Mezzo-Soprano Sasha Cooke Gives Her Only New York Recital of the Season as Winner of the 17th Annual Alice Tully Vocal Arts Recital Award on Monday, February 3, 2014 at 8 PM in Alice Tully Hall


Ms. Cooke Performs Songs by Britten, Copland, Crumb, Duparc, Poulenc, and Wolf

Start Date

Tuesday, January 14, 2014

Press Release Images

Sasha Cooke (Photo by Dario Acosta)
Sasha Cooke (Photo by Dario Acosta)
Pei-Yao Wang (Photo by Hsu Pei-Hung)
Pei-Yao Wang (Photo by Hsu Pei-Hung)


Seen worldwide as Kitty Oppenheimer in the Met Opera and Grammy® Award-winning DVD of John Adams’ Doctor Atomic, Sasha Cooke is critically praised for her command of Romantic and Contemporary repertoire. Ms. Cooke also appeared at the San Francisco Opera in the world premiere of Mark Adamo's The Gospel of Mary Magdalene "in a performance of vocal majesty and theatrical clarity" (San Francisco Chronicle). She is the winner of Juilliard’s 17th Annual Alice Tully Vocal Arts Recital Award performing works by Britten, Copland, Crumb, Duparc, Poulenc, and Wolf in her Award Recital on Monday, February 3, 2014 at 8 PM. She is joined by pianist Pei-Yao Wang. The program features selections from Hugo Wolf’s Mörike-Lieder; Francis Poulenc’s Cinq Poèmes de Max Jacob; two songs by Henri Duparc: L’Invitation au voyage and La vie antérieure; George Crumb’s 3 Early Songs; Benjamin Britten’s A Charm of Lullabies, Op. 41; and concludes with selections from Aaron Copland’s Old American Songs. This will be Ms. Cooke’s only New York City recital this season. The Alice Tully Vocal Arts Recital Award has been awarded annually to an outstanding alumni singer; it has been endowed by the Alice Tully Foundation since 1997.

Tickets at $20 are available at www.lincolncenter.org, by calling CenterCharge (212) 721-6500, or at the Alice Tully Hall Box Office. Half-price student and senior citizen tickets at $10 are available at the Alice Tully Hall Box Office only. For further information, call (212) 769-7406 or go to www.juilliard.edu/cooke.

This season, Sasha Cooke appears with Alan Gilbert and the New York Philharmonic; Cristian Macelaru and the Chicago Symphony Orchestra; Tugan Sokhiev and the DSO Berlin; Cristian Macelaru and The Philadelphia Orchestra; Jean-Marie Zeitouni and the Columbus Symphony; James Gaffigan and the MDR Orchestra of Leipzig; Grant Gershon and the Los Angeles Philharmonic; and joins Michael Tilson Thomas and the San Francisco Symphony on their European tour. Additional highlights of Ms. Cooke’s season include her debut with Opéra National de Bourdeaux, Verdi’s Requiem with Krzysztof Urbanski and the Indianapolis Symphony, as well as recitals throughout the United States and her debut at Wigmore Hall and chamber music performances in Boston, Santa Fe, New York, Portland, and Houston.

Image listing with named regions
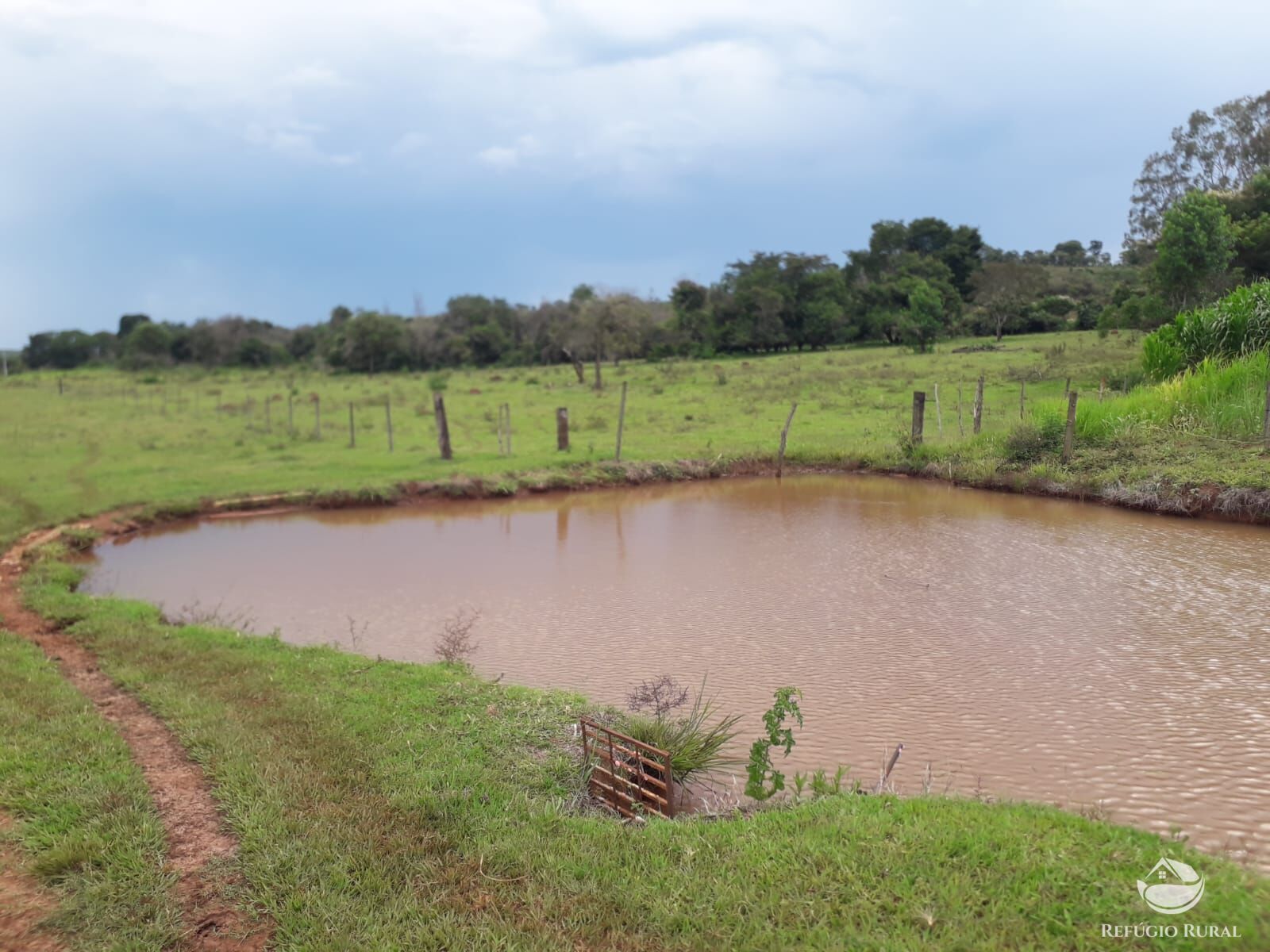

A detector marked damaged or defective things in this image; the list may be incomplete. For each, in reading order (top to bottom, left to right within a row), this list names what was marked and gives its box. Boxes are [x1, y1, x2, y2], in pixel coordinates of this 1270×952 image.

rusty metal grate [579, 720, 675, 822]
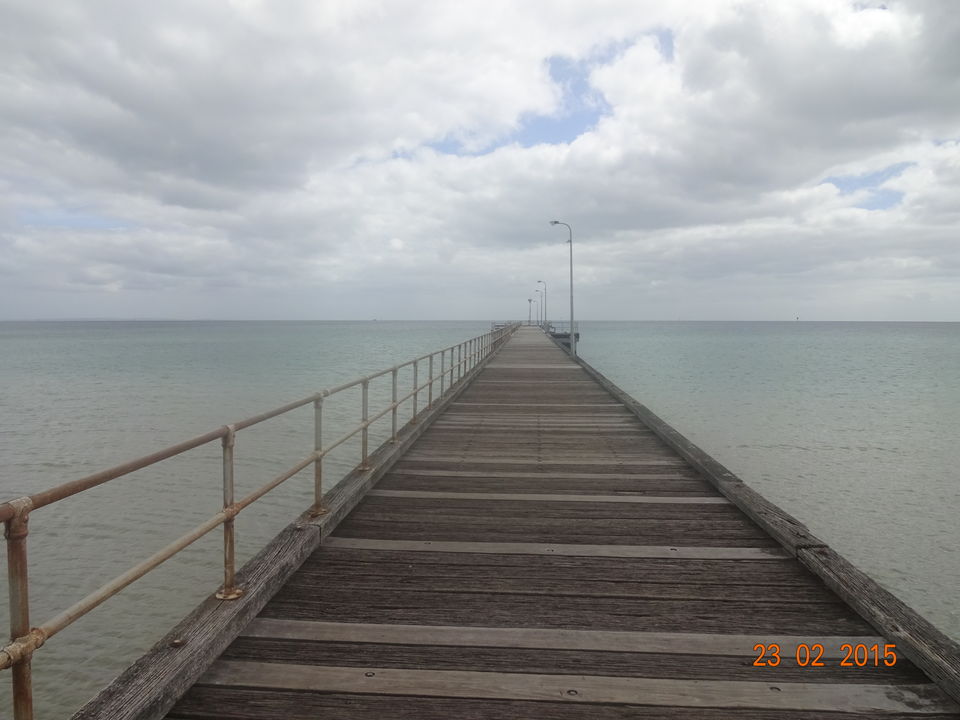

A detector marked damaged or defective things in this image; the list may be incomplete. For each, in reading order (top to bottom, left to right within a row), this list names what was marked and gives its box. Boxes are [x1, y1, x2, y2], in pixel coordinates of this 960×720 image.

rusty metal railing post [217, 428, 242, 600]
rusty metal railing post [316, 394, 332, 516]
rusty metal railing post [5, 498, 34, 716]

• Prompt
Copy the press release about Sasha Cooke's recital above word for word, from "This season, Sasha" up to and including "Portland, and Houston.".

• Answer below
This season, Sasha Cooke appears with Alan Gilbert and the New York Philharmonic; Cristian Macelaru and the Chicago Symphony Orchestra; Tugan Sokhiev and the DSO Berlin; Cristian Macelaru and The Philadelphia Orchestra; Jean-Marie Zeitouni and the Columbus Symphony; James Gaffigan and the MDR Orchestra of Leipzig; Grant Gershon and the Los Angeles Philharmonic; and joins Michael Tilson Thomas and the San Francisco Symphony on their European tour. Additional highlights of Ms. Cooke’s season include her debut with Opéra National de Bourdeaux, Verdi’s Requiem with Krzysztof Urbanski and the Indianapolis Symphony, as well as recitals throughout the United States and her debut at Wigmore Hall and chamber music performances in Boston, Santa Fe, New York, Portland, and Houston.